» **CHALLENGE A**: Render into German this sentence from the word wrap kata post: "To be tail recursive a function's last statement must be the recursive call."
» **CHALLENGE B**: Carry the word wrap kata post forward from its final sentence, writing the next part of the post.

12 August 2011

Word Wrap Kata Variants

It's time for some exercise - time for a code kata. I like the simple ones because they don't take much time and still provide a certain amount of training. After having done the Prime Factors Kata more than 20 times using Java, Ruby, C#, Turbo Pascal, BASIC and even Forth, I feel like trying a new one for a change. I choose the Word Wrap Kata, also by Uncle Bob. Unlike Prime Factors, Word Wrap seems to be less popular, there are only a few experiences with it published, e.g. Word Wrap using Python.

Recursive
The kata's task is to write a function that, like a word processor, breaks the line by replacing the last space in a line with a newline. The most straight forward solution to this is IMHO the recursive one. I only need to consider the first blank or forced break and call myself with the remaining text.
public String wrap(String line, int maxLineLen) {
   if (line.length() <= maxLineLen) {
      return line;
   }
   int indexOfBlank = line.lastIndexOf(BLANK, maxLineLen);
   int split;
   int offset;
   if (indexOfBlank > -1) {
      split = indexOfBlank;
      offset = 1;
   } else {
      split = maxLineLen;
      offset = 0;
   }
   return line.substring(0, split) + NEWLINE +
      wrap(line.substring(split + offset), maxLineLen);
}
Usually kata is not about the final solution, but about the process to get there. Still I want to compare different solutions, so let's analyse this one. If the line needs to be split n times (into n+1 shorter lines) then this solution creates 3*n String objects and additional n StringBuilders for string concatenation. ... 4*n objects are created.

Exercise Time at Karate DojoTail Recursive
To be tail recursive a function's last statement must be the recursive call.
public String wrap(String line, int maxLineLen) {
   StringBuilder accumulator = new StringBuilder();
   wrap(line, maxLineLen, accumulator);
   return accumulator.toString();
}
private void wrap(String remainingLine, int maxLineLen, StringBuilder accumulator) {
   if (remainingLine.length() <= maxLineLen) {
      accumulator.append(remainingLine);
      return;
   }
   int indexOfBlank = remainingLine.lastIndexOf(BLANK, maxLineLen);
   int split;
   int offset;
   if (indexOfBlank > -1) {
      split = indexOfBlank;
      offset = 1;
   } else {
      split = maxLineLen;
      offset = 0;
   }
   accumulator.append(remainingLine.substring(0, split));
   accumulator.append(NEWLINE);
   wrap(remainingLine.substring(split + offset), maxLineLen, accumulator);
}
This solution creates the new String in the very end. It needs 2 Strings per new line and only one StringBuilder and a final String to return it. ... 2*n+2 objects are created.

» **RECORDS SHOWN**:
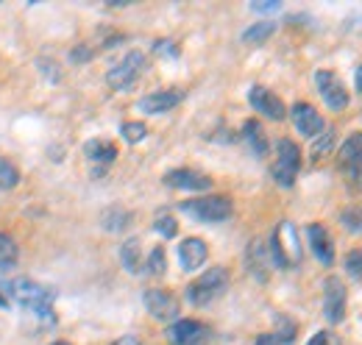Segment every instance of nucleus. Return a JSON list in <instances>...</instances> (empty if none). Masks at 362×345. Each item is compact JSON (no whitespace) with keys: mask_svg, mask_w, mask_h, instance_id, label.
<instances>
[{"mask_svg":"<svg viewBox=\"0 0 362 345\" xmlns=\"http://www.w3.org/2000/svg\"><path fill=\"white\" fill-rule=\"evenodd\" d=\"M301 170V151L293 139H279L276 142V165H273V178L281 187H293L296 175Z\"/></svg>","mask_w":362,"mask_h":345,"instance_id":"nucleus-5","label":"nucleus"},{"mask_svg":"<svg viewBox=\"0 0 362 345\" xmlns=\"http://www.w3.org/2000/svg\"><path fill=\"white\" fill-rule=\"evenodd\" d=\"M248 262H251V273H254L259 281H265V279H268V270L262 267V264H265V248H262L259 240H254V242L248 245Z\"/></svg>","mask_w":362,"mask_h":345,"instance_id":"nucleus-22","label":"nucleus"},{"mask_svg":"<svg viewBox=\"0 0 362 345\" xmlns=\"http://www.w3.org/2000/svg\"><path fill=\"white\" fill-rule=\"evenodd\" d=\"M17 259H20V248H17V242H14L8 234H3V231H0V273L14 270V267H17Z\"/></svg>","mask_w":362,"mask_h":345,"instance_id":"nucleus-21","label":"nucleus"},{"mask_svg":"<svg viewBox=\"0 0 362 345\" xmlns=\"http://www.w3.org/2000/svg\"><path fill=\"white\" fill-rule=\"evenodd\" d=\"M209 337V329L198 320H176L168 329V340L173 345H201Z\"/></svg>","mask_w":362,"mask_h":345,"instance_id":"nucleus-11","label":"nucleus"},{"mask_svg":"<svg viewBox=\"0 0 362 345\" xmlns=\"http://www.w3.org/2000/svg\"><path fill=\"white\" fill-rule=\"evenodd\" d=\"M307 240H310V248H313V254L320 264H334V245H332V237H329V231L323 228V226H317L313 223L310 228H307Z\"/></svg>","mask_w":362,"mask_h":345,"instance_id":"nucleus-16","label":"nucleus"},{"mask_svg":"<svg viewBox=\"0 0 362 345\" xmlns=\"http://www.w3.org/2000/svg\"><path fill=\"white\" fill-rule=\"evenodd\" d=\"M181 212L189 215L198 223H223L231 217L234 206L226 195H209V198H195V201H184Z\"/></svg>","mask_w":362,"mask_h":345,"instance_id":"nucleus-4","label":"nucleus"},{"mask_svg":"<svg viewBox=\"0 0 362 345\" xmlns=\"http://www.w3.org/2000/svg\"><path fill=\"white\" fill-rule=\"evenodd\" d=\"M279 8H281V3H251V11H257V14H271Z\"/></svg>","mask_w":362,"mask_h":345,"instance_id":"nucleus-34","label":"nucleus"},{"mask_svg":"<svg viewBox=\"0 0 362 345\" xmlns=\"http://www.w3.org/2000/svg\"><path fill=\"white\" fill-rule=\"evenodd\" d=\"M153 228L162 234V237H176V231H179V226H176V220L170 215H159L156 217V223H153Z\"/></svg>","mask_w":362,"mask_h":345,"instance_id":"nucleus-29","label":"nucleus"},{"mask_svg":"<svg viewBox=\"0 0 362 345\" xmlns=\"http://www.w3.org/2000/svg\"><path fill=\"white\" fill-rule=\"evenodd\" d=\"M254 345H281V343H279L276 334H262V337H257V343Z\"/></svg>","mask_w":362,"mask_h":345,"instance_id":"nucleus-35","label":"nucleus"},{"mask_svg":"<svg viewBox=\"0 0 362 345\" xmlns=\"http://www.w3.org/2000/svg\"><path fill=\"white\" fill-rule=\"evenodd\" d=\"M315 84H317L320 98H323V103H326L332 112H343V109L349 106V92H346L343 81H340L334 73H329V70H317Z\"/></svg>","mask_w":362,"mask_h":345,"instance_id":"nucleus-8","label":"nucleus"},{"mask_svg":"<svg viewBox=\"0 0 362 345\" xmlns=\"http://www.w3.org/2000/svg\"><path fill=\"white\" fill-rule=\"evenodd\" d=\"M20 184V170L14 162H8L6 156H0V189H14Z\"/></svg>","mask_w":362,"mask_h":345,"instance_id":"nucleus-23","label":"nucleus"},{"mask_svg":"<svg viewBox=\"0 0 362 345\" xmlns=\"http://www.w3.org/2000/svg\"><path fill=\"white\" fill-rule=\"evenodd\" d=\"M53 345H70V343H53Z\"/></svg>","mask_w":362,"mask_h":345,"instance_id":"nucleus-39","label":"nucleus"},{"mask_svg":"<svg viewBox=\"0 0 362 345\" xmlns=\"http://www.w3.org/2000/svg\"><path fill=\"white\" fill-rule=\"evenodd\" d=\"M323 315L329 323H340L346 315V287L340 279H326L323 284Z\"/></svg>","mask_w":362,"mask_h":345,"instance_id":"nucleus-9","label":"nucleus"},{"mask_svg":"<svg viewBox=\"0 0 362 345\" xmlns=\"http://www.w3.org/2000/svg\"><path fill=\"white\" fill-rule=\"evenodd\" d=\"M120 134H123V139L126 142H142L145 139V134H148V129H145V123H136V120H129V123H123L120 126Z\"/></svg>","mask_w":362,"mask_h":345,"instance_id":"nucleus-26","label":"nucleus"},{"mask_svg":"<svg viewBox=\"0 0 362 345\" xmlns=\"http://www.w3.org/2000/svg\"><path fill=\"white\" fill-rule=\"evenodd\" d=\"M165 184L173 189H187V192H204L212 187V178L195 170H170L165 175Z\"/></svg>","mask_w":362,"mask_h":345,"instance_id":"nucleus-15","label":"nucleus"},{"mask_svg":"<svg viewBox=\"0 0 362 345\" xmlns=\"http://www.w3.org/2000/svg\"><path fill=\"white\" fill-rule=\"evenodd\" d=\"M129 212L126 209H106L103 212V226L109 228V231H120V228H126L129 226Z\"/></svg>","mask_w":362,"mask_h":345,"instance_id":"nucleus-25","label":"nucleus"},{"mask_svg":"<svg viewBox=\"0 0 362 345\" xmlns=\"http://www.w3.org/2000/svg\"><path fill=\"white\" fill-rule=\"evenodd\" d=\"M228 287V270L226 267H209L201 279H195L187 287V301L195 306H206V303L218 301Z\"/></svg>","mask_w":362,"mask_h":345,"instance_id":"nucleus-2","label":"nucleus"},{"mask_svg":"<svg viewBox=\"0 0 362 345\" xmlns=\"http://www.w3.org/2000/svg\"><path fill=\"white\" fill-rule=\"evenodd\" d=\"M3 306H8V298H6V296H0V309H3Z\"/></svg>","mask_w":362,"mask_h":345,"instance_id":"nucleus-38","label":"nucleus"},{"mask_svg":"<svg viewBox=\"0 0 362 345\" xmlns=\"http://www.w3.org/2000/svg\"><path fill=\"white\" fill-rule=\"evenodd\" d=\"M332 145H334V131H323V134H320V139L313 145V156L320 159L326 151H332Z\"/></svg>","mask_w":362,"mask_h":345,"instance_id":"nucleus-31","label":"nucleus"},{"mask_svg":"<svg viewBox=\"0 0 362 345\" xmlns=\"http://www.w3.org/2000/svg\"><path fill=\"white\" fill-rule=\"evenodd\" d=\"M145 306L156 320H173L179 315V298L173 293H165V290H148Z\"/></svg>","mask_w":362,"mask_h":345,"instance_id":"nucleus-12","label":"nucleus"},{"mask_svg":"<svg viewBox=\"0 0 362 345\" xmlns=\"http://www.w3.org/2000/svg\"><path fill=\"white\" fill-rule=\"evenodd\" d=\"M153 50L162 53V56H179V47L170 42V40H159V42L153 45Z\"/></svg>","mask_w":362,"mask_h":345,"instance_id":"nucleus-33","label":"nucleus"},{"mask_svg":"<svg viewBox=\"0 0 362 345\" xmlns=\"http://www.w3.org/2000/svg\"><path fill=\"white\" fill-rule=\"evenodd\" d=\"M343 226L351 228V231H362V206H351V209H343Z\"/></svg>","mask_w":362,"mask_h":345,"instance_id":"nucleus-28","label":"nucleus"},{"mask_svg":"<svg viewBox=\"0 0 362 345\" xmlns=\"http://www.w3.org/2000/svg\"><path fill=\"white\" fill-rule=\"evenodd\" d=\"M248 100H251V106H254L259 115H265L268 120H284V115H287L281 98L273 95L268 86H251Z\"/></svg>","mask_w":362,"mask_h":345,"instance_id":"nucleus-10","label":"nucleus"},{"mask_svg":"<svg viewBox=\"0 0 362 345\" xmlns=\"http://www.w3.org/2000/svg\"><path fill=\"white\" fill-rule=\"evenodd\" d=\"M3 293H6L8 301L20 303V306H25V309L42 315L47 320H56V317L50 315V306H53L56 293H53L50 287H45V284L31 281V279H11L8 284H3Z\"/></svg>","mask_w":362,"mask_h":345,"instance_id":"nucleus-1","label":"nucleus"},{"mask_svg":"<svg viewBox=\"0 0 362 345\" xmlns=\"http://www.w3.org/2000/svg\"><path fill=\"white\" fill-rule=\"evenodd\" d=\"M340 170L349 184L362 189V134H354L340 148Z\"/></svg>","mask_w":362,"mask_h":345,"instance_id":"nucleus-7","label":"nucleus"},{"mask_svg":"<svg viewBox=\"0 0 362 345\" xmlns=\"http://www.w3.org/2000/svg\"><path fill=\"white\" fill-rule=\"evenodd\" d=\"M243 139L248 142V148H251L257 156H265V153H268V136H265V131H262V126H259L257 120H248V123L243 126Z\"/></svg>","mask_w":362,"mask_h":345,"instance_id":"nucleus-19","label":"nucleus"},{"mask_svg":"<svg viewBox=\"0 0 362 345\" xmlns=\"http://www.w3.org/2000/svg\"><path fill=\"white\" fill-rule=\"evenodd\" d=\"M145 70V53L142 50H132L120 59V64H115L109 73H106V84L112 89H132L136 84V78L142 76Z\"/></svg>","mask_w":362,"mask_h":345,"instance_id":"nucleus-6","label":"nucleus"},{"mask_svg":"<svg viewBox=\"0 0 362 345\" xmlns=\"http://www.w3.org/2000/svg\"><path fill=\"white\" fill-rule=\"evenodd\" d=\"M271 254L276 267H296L301 262V242H298V231L290 220L279 223V228L273 231Z\"/></svg>","mask_w":362,"mask_h":345,"instance_id":"nucleus-3","label":"nucleus"},{"mask_svg":"<svg viewBox=\"0 0 362 345\" xmlns=\"http://www.w3.org/2000/svg\"><path fill=\"white\" fill-rule=\"evenodd\" d=\"M346 273H349L351 279H362V248L360 251H351V254L346 257Z\"/></svg>","mask_w":362,"mask_h":345,"instance_id":"nucleus-30","label":"nucleus"},{"mask_svg":"<svg viewBox=\"0 0 362 345\" xmlns=\"http://www.w3.org/2000/svg\"><path fill=\"white\" fill-rule=\"evenodd\" d=\"M165 267H168V259H165V248H153L151 251V257H148V273L151 276H162L165 273Z\"/></svg>","mask_w":362,"mask_h":345,"instance_id":"nucleus-27","label":"nucleus"},{"mask_svg":"<svg viewBox=\"0 0 362 345\" xmlns=\"http://www.w3.org/2000/svg\"><path fill=\"white\" fill-rule=\"evenodd\" d=\"M181 100H184V92H179V89H162V92H151V95H145L136 106H139L145 115H162V112L176 109Z\"/></svg>","mask_w":362,"mask_h":345,"instance_id":"nucleus-13","label":"nucleus"},{"mask_svg":"<svg viewBox=\"0 0 362 345\" xmlns=\"http://www.w3.org/2000/svg\"><path fill=\"white\" fill-rule=\"evenodd\" d=\"M290 115H293V123H296V129L301 131L304 136H313V139H315V136H320V134L326 131V123H323V117L317 115V112L313 109V106H310V103H296Z\"/></svg>","mask_w":362,"mask_h":345,"instance_id":"nucleus-14","label":"nucleus"},{"mask_svg":"<svg viewBox=\"0 0 362 345\" xmlns=\"http://www.w3.org/2000/svg\"><path fill=\"white\" fill-rule=\"evenodd\" d=\"M84 153H87V159L98 162V165H109V162L117 159V148L112 142H106V139H90L84 145Z\"/></svg>","mask_w":362,"mask_h":345,"instance_id":"nucleus-18","label":"nucleus"},{"mask_svg":"<svg viewBox=\"0 0 362 345\" xmlns=\"http://www.w3.org/2000/svg\"><path fill=\"white\" fill-rule=\"evenodd\" d=\"M307 345H340V340H337V334H332V332H317Z\"/></svg>","mask_w":362,"mask_h":345,"instance_id":"nucleus-32","label":"nucleus"},{"mask_svg":"<svg viewBox=\"0 0 362 345\" xmlns=\"http://www.w3.org/2000/svg\"><path fill=\"white\" fill-rule=\"evenodd\" d=\"M112 345H142V343H139L136 337H132V334H129V337H120V340H115Z\"/></svg>","mask_w":362,"mask_h":345,"instance_id":"nucleus-36","label":"nucleus"},{"mask_svg":"<svg viewBox=\"0 0 362 345\" xmlns=\"http://www.w3.org/2000/svg\"><path fill=\"white\" fill-rule=\"evenodd\" d=\"M120 262H123V267H126L129 273H139V270H142V245H139L136 237L123 242V248H120Z\"/></svg>","mask_w":362,"mask_h":345,"instance_id":"nucleus-20","label":"nucleus"},{"mask_svg":"<svg viewBox=\"0 0 362 345\" xmlns=\"http://www.w3.org/2000/svg\"><path fill=\"white\" fill-rule=\"evenodd\" d=\"M206 257H209V248L201 237H187L179 245V259L184 270H198L206 262Z\"/></svg>","mask_w":362,"mask_h":345,"instance_id":"nucleus-17","label":"nucleus"},{"mask_svg":"<svg viewBox=\"0 0 362 345\" xmlns=\"http://www.w3.org/2000/svg\"><path fill=\"white\" fill-rule=\"evenodd\" d=\"M273 31H276V25H273V23H257V25H251V28L243 34V42L259 45V42H265Z\"/></svg>","mask_w":362,"mask_h":345,"instance_id":"nucleus-24","label":"nucleus"},{"mask_svg":"<svg viewBox=\"0 0 362 345\" xmlns=\"http://www.w3.org/2000/svg\"><path fill=\"white\" fill-rule=\"evenodd\" d=\"M354 86H357V89L362 92V64L357 67V78H354Z\"/></svg>","mask_w":362,"mask_h":345,"instance_id":"nucleus-37","label":"nucleus"}]
</instances>
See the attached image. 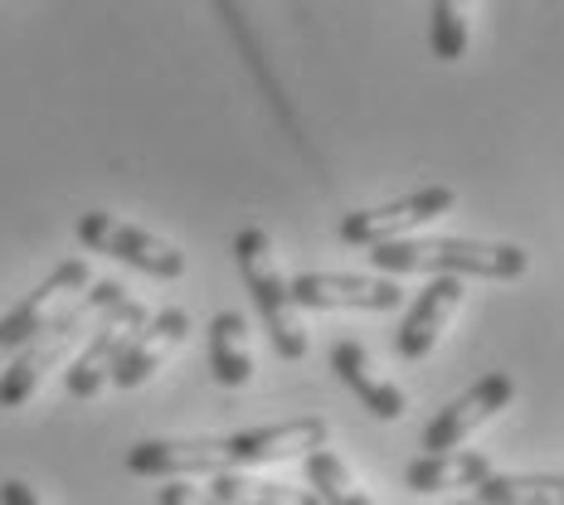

» **REPLY A**: Um endrekursiv zu sein, muss die letzte Anweisung einer Funktion der rekursive Aufruf sein.

» **REPLY B**:
Loop
A tail recursive function can be rewritten to reuse the stack frame transforming it into a plain loop. As Java does not support that optimisation, I do it by hand.
public String wrap(String line, int maxLineLen) {
   StringBuilder accumulator = new StringBuilder();
   String remainingLine = line;
   while (remainingLine.length() > maxLineLen) {
      int indexOfBlank = remainingLine.lastIndexOf(BLANK, maxLineLen);
      int split;
      int offset;
      if (indexOfBlank > -1) {
         split = indexOfBlank;
         offset = 1;
      } else {
         split = maxLineLen;
         offset = 0;
      }
      accumulator.append(remainingLine.substring(0, split));
      accumulator.append(NEWLINE);
      remainingLine = remainingLine.substring(split + offset);
   }
   accumulator.append(remainingLine);
   return accumulator.toString();
}
The loopy :-) solution creates the same number of objects as the tail recursive one, but has reduced call overhead. ... Still 2*n+2 objects are created.

Optimised Loop
Let's optimise away the splitting of the remaining line because it gets split again in the next call, so all these Strings are only temporarily used.
public String wrap(String line, int maxLineLen) {
   StringBuilder accumulator = new StringBuilder();
   int pos = 0;
   while (pos + maxLineLen < line.length()) {
      int indexOfBlank = line.lastIndexOf(BLANK, pos + maxLineLen);
      int split;
      int offset;
      if (indexOfBlank > pos - 1) {
         split = indexOfBlank;
         offset = 1;
      } else {
         split = pos + maxLineLen;
         offset = 0;
      }
      accumulator.append(line.substring(pos, split));
      accumulator.append(NEWLINE);
      pos = split + offset;
   }
   accumulator.append(line.substring(pos));
   return accumulator.toString();
}
Now only one String is created per new line, one for the last remaining part and one after the final concatenation. ... n+3 objects are created.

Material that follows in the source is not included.